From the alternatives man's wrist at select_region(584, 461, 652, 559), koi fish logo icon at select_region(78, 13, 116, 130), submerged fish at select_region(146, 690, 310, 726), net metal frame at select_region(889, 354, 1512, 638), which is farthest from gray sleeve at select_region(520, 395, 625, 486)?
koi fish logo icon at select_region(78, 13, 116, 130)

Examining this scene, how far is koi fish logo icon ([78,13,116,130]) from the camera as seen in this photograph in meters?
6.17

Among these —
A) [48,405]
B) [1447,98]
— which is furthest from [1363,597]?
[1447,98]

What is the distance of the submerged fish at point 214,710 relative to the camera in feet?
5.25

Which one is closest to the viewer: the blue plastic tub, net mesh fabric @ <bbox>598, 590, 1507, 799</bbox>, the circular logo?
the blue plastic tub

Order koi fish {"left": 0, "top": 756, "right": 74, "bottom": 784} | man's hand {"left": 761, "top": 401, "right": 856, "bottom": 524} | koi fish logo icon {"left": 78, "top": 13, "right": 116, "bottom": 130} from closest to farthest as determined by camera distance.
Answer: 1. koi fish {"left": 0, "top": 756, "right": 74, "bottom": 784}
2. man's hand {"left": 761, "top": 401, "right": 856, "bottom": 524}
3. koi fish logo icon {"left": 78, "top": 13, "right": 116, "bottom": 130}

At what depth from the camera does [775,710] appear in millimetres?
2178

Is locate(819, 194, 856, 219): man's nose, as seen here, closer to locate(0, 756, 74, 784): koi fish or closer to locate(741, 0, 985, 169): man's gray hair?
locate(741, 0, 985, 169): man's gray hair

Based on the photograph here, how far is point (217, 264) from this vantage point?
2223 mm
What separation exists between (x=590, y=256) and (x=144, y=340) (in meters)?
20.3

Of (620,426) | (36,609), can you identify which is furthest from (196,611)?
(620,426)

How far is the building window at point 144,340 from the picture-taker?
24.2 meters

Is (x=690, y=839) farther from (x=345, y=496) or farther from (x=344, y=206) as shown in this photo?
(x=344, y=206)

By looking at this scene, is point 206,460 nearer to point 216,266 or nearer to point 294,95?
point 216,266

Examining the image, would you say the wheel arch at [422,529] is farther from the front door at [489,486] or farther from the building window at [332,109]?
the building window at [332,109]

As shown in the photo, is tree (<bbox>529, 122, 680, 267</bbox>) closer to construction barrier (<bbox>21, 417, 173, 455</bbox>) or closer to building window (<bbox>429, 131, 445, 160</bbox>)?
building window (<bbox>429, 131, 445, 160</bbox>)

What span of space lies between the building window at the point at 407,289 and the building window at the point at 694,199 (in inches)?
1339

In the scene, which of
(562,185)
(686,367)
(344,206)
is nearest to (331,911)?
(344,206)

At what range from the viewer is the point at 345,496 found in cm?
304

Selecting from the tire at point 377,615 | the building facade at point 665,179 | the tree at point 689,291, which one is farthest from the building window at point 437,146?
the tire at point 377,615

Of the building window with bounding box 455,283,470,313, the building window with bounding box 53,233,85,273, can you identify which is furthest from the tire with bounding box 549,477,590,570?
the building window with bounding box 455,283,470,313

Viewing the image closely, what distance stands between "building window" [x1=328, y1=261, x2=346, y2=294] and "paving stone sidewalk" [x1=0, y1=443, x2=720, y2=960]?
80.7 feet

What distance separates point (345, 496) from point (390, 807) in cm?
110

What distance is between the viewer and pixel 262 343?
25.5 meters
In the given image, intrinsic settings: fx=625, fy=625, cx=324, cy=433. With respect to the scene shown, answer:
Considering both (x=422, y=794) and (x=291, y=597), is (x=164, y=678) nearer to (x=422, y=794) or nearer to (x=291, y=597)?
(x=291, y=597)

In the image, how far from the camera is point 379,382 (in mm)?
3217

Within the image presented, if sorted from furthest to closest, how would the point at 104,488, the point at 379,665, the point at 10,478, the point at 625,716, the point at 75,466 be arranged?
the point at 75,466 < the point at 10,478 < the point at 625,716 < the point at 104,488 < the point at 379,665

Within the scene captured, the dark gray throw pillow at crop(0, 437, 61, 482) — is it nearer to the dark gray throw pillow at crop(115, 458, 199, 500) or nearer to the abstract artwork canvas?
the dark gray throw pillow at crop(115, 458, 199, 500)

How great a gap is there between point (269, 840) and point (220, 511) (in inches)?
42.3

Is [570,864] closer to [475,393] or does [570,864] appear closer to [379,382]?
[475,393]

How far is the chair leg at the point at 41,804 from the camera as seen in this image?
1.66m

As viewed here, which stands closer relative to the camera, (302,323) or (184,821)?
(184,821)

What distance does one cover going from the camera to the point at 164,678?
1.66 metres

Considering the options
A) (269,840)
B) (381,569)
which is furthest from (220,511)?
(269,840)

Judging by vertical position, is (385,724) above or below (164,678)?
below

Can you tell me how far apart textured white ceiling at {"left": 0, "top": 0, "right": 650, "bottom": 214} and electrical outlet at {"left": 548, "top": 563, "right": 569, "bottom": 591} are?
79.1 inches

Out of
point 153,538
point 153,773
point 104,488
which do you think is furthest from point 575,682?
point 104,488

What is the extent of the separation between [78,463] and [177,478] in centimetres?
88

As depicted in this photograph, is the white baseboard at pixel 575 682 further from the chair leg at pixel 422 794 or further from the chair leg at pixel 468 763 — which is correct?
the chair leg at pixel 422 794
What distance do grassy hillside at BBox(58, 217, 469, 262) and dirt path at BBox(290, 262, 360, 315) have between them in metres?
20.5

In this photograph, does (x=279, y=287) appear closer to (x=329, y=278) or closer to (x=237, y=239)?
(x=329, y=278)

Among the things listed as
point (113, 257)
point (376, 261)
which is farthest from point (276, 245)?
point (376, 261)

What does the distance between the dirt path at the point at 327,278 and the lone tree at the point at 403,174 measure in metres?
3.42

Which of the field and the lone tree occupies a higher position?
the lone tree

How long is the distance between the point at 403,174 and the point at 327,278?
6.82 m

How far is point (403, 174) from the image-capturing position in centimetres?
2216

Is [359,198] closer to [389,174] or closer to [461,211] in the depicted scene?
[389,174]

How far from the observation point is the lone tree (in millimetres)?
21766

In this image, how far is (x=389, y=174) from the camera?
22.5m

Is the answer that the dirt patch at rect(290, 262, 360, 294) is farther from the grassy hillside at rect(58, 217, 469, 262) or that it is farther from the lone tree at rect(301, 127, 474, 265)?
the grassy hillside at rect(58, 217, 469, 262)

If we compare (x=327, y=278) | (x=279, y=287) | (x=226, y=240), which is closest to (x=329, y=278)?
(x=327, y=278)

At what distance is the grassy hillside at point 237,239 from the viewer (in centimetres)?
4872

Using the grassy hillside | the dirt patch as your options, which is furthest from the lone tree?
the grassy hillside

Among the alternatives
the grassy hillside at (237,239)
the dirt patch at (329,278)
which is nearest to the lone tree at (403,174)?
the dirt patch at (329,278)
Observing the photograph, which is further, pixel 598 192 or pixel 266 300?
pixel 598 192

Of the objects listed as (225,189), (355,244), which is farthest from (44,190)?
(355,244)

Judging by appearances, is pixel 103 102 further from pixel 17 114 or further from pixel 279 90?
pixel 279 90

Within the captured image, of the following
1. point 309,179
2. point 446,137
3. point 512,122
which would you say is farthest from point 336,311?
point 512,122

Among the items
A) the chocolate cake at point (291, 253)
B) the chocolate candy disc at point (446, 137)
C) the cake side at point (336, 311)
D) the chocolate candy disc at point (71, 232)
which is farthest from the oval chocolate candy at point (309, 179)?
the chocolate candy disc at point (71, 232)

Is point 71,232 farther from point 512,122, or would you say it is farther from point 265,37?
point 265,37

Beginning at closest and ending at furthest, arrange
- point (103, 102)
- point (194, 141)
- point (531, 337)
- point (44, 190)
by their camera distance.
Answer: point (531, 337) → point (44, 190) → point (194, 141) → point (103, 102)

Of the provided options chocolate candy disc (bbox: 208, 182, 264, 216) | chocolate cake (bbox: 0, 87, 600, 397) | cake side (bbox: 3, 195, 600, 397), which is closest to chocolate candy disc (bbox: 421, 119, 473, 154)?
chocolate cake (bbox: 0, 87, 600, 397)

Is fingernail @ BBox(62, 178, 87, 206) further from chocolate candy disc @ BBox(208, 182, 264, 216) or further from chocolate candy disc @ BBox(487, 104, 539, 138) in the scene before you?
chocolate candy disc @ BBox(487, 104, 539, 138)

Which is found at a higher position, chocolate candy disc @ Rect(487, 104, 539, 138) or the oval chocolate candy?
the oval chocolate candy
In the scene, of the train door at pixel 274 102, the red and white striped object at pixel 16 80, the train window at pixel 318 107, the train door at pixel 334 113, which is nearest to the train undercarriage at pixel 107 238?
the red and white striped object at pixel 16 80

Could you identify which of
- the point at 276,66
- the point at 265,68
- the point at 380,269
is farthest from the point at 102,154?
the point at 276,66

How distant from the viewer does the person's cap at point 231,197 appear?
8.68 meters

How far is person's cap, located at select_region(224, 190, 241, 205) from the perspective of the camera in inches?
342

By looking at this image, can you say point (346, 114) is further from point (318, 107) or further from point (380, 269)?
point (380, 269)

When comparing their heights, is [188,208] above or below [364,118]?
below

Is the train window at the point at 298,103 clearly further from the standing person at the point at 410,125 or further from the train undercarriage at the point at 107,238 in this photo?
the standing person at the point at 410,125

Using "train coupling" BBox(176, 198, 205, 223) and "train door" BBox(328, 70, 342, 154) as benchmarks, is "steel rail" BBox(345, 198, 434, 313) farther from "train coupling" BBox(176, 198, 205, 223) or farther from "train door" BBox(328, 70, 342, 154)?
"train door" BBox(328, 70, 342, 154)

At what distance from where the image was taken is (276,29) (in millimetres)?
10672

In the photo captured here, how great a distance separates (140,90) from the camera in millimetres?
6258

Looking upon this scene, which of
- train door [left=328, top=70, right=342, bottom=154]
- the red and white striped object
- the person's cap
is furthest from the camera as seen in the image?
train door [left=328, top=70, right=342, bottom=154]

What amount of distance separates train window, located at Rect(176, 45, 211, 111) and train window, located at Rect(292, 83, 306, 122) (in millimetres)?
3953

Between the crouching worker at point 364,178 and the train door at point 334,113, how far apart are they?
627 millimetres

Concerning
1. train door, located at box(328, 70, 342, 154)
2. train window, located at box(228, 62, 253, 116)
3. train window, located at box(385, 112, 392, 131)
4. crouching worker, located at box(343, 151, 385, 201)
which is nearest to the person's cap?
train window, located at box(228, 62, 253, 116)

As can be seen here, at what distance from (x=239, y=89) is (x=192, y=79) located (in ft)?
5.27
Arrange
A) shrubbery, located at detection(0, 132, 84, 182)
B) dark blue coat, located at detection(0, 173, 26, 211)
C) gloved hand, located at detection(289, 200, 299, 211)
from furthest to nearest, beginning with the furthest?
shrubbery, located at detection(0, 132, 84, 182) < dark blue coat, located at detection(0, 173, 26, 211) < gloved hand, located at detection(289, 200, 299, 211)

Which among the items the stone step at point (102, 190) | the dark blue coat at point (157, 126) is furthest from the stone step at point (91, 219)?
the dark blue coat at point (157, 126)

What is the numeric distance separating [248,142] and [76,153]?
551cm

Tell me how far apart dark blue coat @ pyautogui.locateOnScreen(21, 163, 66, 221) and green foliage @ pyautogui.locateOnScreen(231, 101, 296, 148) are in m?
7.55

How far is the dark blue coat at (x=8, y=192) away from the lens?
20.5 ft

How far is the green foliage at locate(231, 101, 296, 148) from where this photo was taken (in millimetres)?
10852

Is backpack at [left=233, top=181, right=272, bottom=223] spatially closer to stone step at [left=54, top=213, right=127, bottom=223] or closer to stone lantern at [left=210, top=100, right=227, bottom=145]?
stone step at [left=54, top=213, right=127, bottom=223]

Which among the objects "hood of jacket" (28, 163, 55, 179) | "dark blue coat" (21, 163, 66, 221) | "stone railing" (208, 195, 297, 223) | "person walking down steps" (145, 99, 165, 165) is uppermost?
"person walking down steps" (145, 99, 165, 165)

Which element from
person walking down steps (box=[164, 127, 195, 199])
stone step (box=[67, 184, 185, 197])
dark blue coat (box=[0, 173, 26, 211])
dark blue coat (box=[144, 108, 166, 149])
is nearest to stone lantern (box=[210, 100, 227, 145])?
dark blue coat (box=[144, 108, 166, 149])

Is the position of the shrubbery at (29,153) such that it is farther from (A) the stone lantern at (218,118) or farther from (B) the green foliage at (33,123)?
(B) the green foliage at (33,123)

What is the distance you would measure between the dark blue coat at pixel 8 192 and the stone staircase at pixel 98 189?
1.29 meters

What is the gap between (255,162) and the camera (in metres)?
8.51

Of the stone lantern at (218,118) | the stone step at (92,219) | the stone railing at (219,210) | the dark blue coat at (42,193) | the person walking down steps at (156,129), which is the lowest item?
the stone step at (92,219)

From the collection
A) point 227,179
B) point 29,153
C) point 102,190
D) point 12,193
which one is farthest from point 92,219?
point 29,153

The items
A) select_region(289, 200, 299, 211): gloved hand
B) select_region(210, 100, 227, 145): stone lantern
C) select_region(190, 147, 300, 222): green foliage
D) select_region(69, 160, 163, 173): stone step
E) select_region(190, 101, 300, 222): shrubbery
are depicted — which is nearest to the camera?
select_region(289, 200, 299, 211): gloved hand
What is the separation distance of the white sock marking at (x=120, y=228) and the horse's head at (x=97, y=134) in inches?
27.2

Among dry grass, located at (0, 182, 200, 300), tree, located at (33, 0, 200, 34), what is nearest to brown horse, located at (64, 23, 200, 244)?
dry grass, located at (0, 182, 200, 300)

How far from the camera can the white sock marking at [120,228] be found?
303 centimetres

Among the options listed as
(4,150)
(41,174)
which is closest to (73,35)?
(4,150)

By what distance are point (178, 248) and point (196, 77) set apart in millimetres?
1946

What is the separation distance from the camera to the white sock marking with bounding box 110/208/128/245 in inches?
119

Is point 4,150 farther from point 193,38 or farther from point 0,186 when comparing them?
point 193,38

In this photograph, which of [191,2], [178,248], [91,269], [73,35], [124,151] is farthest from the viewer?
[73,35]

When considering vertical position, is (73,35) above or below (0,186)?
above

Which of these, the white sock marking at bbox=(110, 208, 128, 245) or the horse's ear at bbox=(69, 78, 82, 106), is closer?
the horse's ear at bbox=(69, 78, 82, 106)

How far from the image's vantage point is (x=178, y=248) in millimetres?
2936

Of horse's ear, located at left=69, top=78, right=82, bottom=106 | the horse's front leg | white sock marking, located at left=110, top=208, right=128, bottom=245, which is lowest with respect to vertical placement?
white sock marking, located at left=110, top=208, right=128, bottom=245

════════

[Job]
Copy out the records above word for word, starting at the line that contains "Is [570,864] closer" and stopping after the line that contains "79.1 inches".

[Result of the exercise]
Is [570,864] closer to [475,393] or does [570,864] appear closer to [379,382]?
[475,393]

How far is the chair leg at the point at 41,804 from the camera as seen in this image?
1.66m

As viewed here, which stands closer relative to the camera, (302,323) or (184,821)?
(184,821)

What distance does one cover going from the camera to the point at 164,678?
1.66 metres

Considering the options
A) (269,840)
B) (381,569)
which is furthest from (220,511)?
(269,840)

Judging by vertical position, is (385,724) above or below (164,678)?
below

Can you tell me how far apart textured white ceiling at {"left": 0, "top": 0, "right": 650, "bottom": 214} and electrical outlet at {"left": 548, "top": 563, "right": 569, "bottom": 591} are?
79.1 inches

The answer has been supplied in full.